Pode ser difícil acreditarmos no que não vemos.

Penso que ainda temos um longo caminho a percorrer nesta coisa chamada humanidade. Ainda temos muita “animalidade” dentro de nós, que nos faz centrar muito nos nossos instintos e pouco no que o outro precisa de nós. Por vezes, a fronteira torna-se opaca e a incompreensão vem ao de cima. Somos bárbaros sem essa consciência, quando não relativizamos ou não perspetivamos.

Para além do posicionamento arelacional, temos duas formas de sentir o outro. Uma é através do espelhamento, outra é por empatia. O espelhamento é mais primário. Vamos sentir em nós o que o outro está a sentir. Já a empatia vem mais tarde, será uma evolução do espelhamento, e tem a ver com a compreensão do que o outro pode estar a sentir, mesmo que esse não seja o nosso sentimento.

Só podemos “ver” além-fronteira se nos apropriarmos de um destes recursos. De modo contrário, na ausência destas evoluções, ou na cegueira capitalista, ou na estimulação compensatória instantânea, estaremos, sem sabermos, a sangrar dor em alguém.   

Fazer uma terapia psicodinâmica ou de linha psicanalítica é muito mais do que ir a uma consulta médica. Em sessão é frequente ouvirmos “não sei o que fazer ou o que dizer”, pois, compreensivamente, a grande maioria das consultas de outros âmbitos é de caracter direcionado. O paciente é passivo e é-lhe dito o que fazer ou o que tomar. Esse modelo é praticamente transversal a todas as áreas. Já desde tempos idos se vai ao confessionário e o padre diz-lhe quantas rezas tem de fazer. A própria psicologia clínica tem uma vertente, a cognitivo-comportamental, em que o setting tem a direcção do terapeuta, oferecendo este instruções ao paciente de como ser.

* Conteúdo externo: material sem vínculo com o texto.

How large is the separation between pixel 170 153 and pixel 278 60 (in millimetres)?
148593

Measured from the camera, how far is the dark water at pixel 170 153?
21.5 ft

A terapia psicodinâmica ou psicanalítica vem quebrar esse modelo, em que o cliente terá uma voz activa sobre si-mesmo, sendo o terapeuta “co-piloto” dessa relação. Não vemos o empréstimo de soluções pessoais como via de cura, mas sim, a ajuda no desbloqueio de conflitos internos que impedem essa voz indentitária de expressão.

É a construção de uma nova relação primária. Representa uma segunda oportunidade de irmos até os nossos alicerces e aí posicionar novos fundamentos.

Na verdade, há sempre lá algo. Algo que não vemos e, por vezes, não sentimos. Mas há sempre um mar de algos, que embora de difícil digestão, é um alivio feliz fazer-se esse trabalho.

Quando existe uma conexão com o oceano do próprio, a opacidade do outro é dissipada.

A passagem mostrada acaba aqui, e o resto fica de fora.